What is needed - Print the data exactly. Pictures stay out.

Input data -
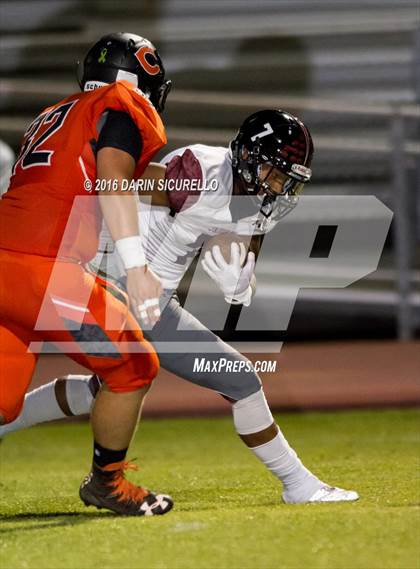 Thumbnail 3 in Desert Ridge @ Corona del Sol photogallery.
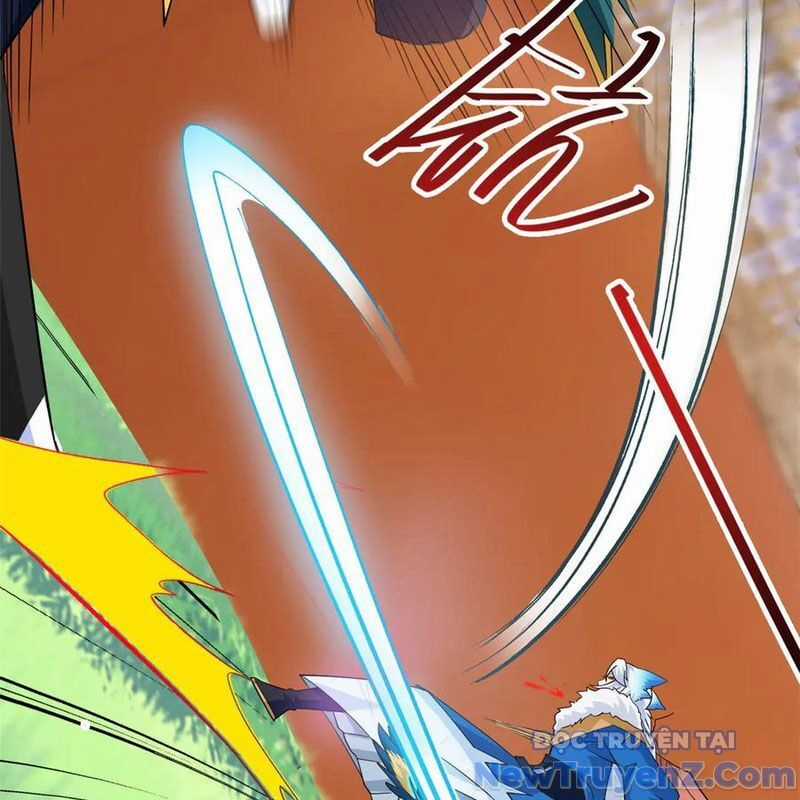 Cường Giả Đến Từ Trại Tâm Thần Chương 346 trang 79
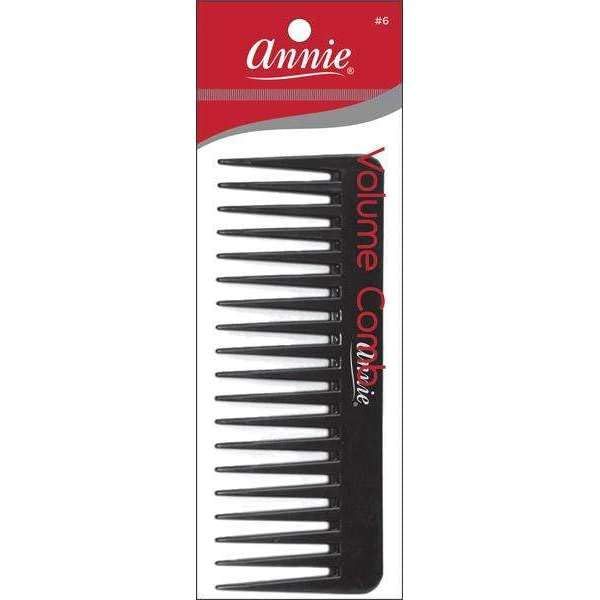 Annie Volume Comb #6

Your solution -
 Thumbnail 3 in Desert Ridge @ Corona del Sol photogallery.
 Cường Giả Đến Từ Trại Tâm Thần Chương 346 trang 79
 Annie Volume Comb #6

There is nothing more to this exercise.